Listed entries:
◆ ◆ ◆ ◆ ◆
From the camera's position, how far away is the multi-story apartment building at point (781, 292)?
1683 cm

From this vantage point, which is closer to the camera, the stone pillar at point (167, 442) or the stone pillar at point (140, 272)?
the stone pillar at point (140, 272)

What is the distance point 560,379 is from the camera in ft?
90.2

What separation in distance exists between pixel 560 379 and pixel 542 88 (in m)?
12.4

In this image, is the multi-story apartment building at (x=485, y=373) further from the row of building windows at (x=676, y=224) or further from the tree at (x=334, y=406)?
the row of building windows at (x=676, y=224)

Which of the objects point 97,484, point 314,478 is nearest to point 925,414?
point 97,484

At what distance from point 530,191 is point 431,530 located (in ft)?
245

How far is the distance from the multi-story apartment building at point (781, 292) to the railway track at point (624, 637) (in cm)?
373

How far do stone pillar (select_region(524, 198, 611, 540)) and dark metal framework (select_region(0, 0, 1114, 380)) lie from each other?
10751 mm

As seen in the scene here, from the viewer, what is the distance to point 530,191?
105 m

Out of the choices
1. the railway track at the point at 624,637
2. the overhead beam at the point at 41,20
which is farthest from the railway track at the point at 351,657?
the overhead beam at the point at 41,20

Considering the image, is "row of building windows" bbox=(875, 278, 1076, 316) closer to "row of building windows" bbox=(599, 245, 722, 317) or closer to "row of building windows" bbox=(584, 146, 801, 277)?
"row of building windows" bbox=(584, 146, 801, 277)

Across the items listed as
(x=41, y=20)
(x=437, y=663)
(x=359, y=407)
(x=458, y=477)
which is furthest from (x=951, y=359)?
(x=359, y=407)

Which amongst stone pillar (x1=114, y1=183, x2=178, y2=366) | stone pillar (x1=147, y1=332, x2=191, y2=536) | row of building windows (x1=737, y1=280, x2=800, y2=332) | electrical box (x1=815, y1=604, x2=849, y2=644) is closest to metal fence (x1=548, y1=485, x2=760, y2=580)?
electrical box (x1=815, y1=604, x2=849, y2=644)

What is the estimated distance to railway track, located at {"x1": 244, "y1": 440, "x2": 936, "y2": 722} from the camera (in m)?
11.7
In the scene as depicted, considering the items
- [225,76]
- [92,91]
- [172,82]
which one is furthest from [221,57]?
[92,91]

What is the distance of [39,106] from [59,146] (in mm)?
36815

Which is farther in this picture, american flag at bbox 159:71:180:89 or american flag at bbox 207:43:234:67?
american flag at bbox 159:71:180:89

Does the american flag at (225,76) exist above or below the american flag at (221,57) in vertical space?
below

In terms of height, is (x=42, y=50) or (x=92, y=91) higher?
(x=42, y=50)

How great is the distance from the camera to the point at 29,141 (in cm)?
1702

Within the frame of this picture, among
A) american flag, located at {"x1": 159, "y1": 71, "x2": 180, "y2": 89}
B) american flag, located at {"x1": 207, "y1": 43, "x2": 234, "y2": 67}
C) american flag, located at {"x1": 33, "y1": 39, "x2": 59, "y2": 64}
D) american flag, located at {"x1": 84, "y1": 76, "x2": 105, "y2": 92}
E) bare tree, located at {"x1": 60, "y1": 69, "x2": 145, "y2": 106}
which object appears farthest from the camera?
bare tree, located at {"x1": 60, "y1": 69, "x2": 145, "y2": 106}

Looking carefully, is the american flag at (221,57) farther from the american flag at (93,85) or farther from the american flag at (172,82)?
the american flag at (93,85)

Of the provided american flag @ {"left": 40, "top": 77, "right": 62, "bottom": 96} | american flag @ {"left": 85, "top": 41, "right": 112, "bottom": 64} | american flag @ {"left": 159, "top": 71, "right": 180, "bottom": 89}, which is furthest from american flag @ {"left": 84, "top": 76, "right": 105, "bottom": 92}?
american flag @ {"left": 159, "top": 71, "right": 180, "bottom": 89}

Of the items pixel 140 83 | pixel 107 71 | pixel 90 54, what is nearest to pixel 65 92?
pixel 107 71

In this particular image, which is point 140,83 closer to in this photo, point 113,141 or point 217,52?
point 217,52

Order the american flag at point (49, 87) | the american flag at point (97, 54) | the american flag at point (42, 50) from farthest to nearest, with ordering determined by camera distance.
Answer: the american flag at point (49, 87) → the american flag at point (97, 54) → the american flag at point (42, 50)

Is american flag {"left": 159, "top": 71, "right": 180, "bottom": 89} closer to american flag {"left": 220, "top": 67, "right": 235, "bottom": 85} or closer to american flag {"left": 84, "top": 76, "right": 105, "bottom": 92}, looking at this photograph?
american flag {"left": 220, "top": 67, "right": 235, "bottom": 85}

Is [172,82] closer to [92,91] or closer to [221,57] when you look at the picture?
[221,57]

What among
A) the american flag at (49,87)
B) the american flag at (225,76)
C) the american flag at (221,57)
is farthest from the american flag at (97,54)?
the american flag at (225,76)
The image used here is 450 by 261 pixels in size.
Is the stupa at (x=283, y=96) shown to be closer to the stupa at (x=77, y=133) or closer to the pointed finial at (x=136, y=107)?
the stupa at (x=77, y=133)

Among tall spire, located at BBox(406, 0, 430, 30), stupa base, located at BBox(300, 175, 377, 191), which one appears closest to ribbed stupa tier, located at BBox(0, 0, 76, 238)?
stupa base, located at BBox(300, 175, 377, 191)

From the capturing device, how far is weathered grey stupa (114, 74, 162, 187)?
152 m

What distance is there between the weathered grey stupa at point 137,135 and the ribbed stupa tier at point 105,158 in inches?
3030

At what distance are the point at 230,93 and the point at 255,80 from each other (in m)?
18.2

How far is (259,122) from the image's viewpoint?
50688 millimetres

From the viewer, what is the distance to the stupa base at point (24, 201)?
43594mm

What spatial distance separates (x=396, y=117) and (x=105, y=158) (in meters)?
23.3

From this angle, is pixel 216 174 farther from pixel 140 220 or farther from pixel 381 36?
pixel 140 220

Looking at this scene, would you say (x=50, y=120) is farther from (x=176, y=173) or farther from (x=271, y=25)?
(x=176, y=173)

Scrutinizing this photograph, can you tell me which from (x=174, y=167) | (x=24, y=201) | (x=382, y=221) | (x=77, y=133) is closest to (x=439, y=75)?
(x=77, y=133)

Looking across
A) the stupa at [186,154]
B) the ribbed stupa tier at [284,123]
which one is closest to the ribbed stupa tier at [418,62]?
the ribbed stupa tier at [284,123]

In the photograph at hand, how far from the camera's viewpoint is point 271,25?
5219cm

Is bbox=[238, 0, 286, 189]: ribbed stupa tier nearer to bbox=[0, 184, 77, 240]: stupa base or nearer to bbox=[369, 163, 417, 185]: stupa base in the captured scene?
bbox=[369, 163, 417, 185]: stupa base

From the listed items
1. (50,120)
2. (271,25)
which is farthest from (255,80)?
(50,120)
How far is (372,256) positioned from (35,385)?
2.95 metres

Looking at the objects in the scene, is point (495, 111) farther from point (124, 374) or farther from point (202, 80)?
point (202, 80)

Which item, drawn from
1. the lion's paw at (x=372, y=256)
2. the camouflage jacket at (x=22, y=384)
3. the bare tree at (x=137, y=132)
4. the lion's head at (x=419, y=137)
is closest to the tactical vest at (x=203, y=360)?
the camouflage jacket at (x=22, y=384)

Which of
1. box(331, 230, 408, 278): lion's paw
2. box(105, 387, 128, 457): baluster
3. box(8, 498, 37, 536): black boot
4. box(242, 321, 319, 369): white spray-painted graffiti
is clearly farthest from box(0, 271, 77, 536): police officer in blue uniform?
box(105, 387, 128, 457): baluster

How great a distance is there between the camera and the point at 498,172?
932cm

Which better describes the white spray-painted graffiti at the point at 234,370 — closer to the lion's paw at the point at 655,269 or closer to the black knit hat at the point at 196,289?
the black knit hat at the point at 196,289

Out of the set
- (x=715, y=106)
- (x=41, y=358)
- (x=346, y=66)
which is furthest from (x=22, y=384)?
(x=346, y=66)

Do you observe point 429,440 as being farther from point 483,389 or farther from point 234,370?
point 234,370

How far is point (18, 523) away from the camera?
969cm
◆ ◆ ◆ ◆ ◆
Directive: Quote, without alteration, the final stretch of the entries: the line with "How far is (372,256)" onward to the last line.

Output for this task:
How far is (372,256) positioned from (35,385)?
2.95 metres

Looking at the objects in the scene, is point (495, 111) farther from point (124, 374) or farther from point (202, 80)?
point (202, 80)

Which item, drawn from
1. the lion's paw at (x=372, y=256)
2. the camouflage jacket at (x=22, y=384)
3. the bare tree at (x=137, y=132)
4. the lion's head at (x=419, y=137)
is closest to the tactical vest at (x=203, y=360)?
the camouflage jacket at (x=22, y=384)

Which of
1. box(331, 230, 408, 278): lion's paw
2. box(105, 387, 128, 457): baluster
3. box(8, 498, 37, 536): black boot
4. box(242, 321, 319, 369): white spray-painted graffiti
is clearly farthest from box(0, 271, 77, 536): police officer in blue uniform?
box(105, 387, 128, 457): baluster

How great a distance is there between the camera and the point at 498,172?
932cm

Which better describes the white spray-painted graffiti at the point at 234,370 — closer to the lion's paw at the point at 655,269 or closer to the black knit hat at the point at 196,289?
the black knit hat at the point at 196,289

Out of the set
- (x=715, y=106)
- (x=41, y=358)
- (x=346, y=66)
which is furthest from (x=22, y=384)?
(x=346, y=66)

Do you observe point 429,440 as being farther from point 483,389 or farther from point 234,370?
point 234,370

How far is point (18, 523) away from the camera?
969cm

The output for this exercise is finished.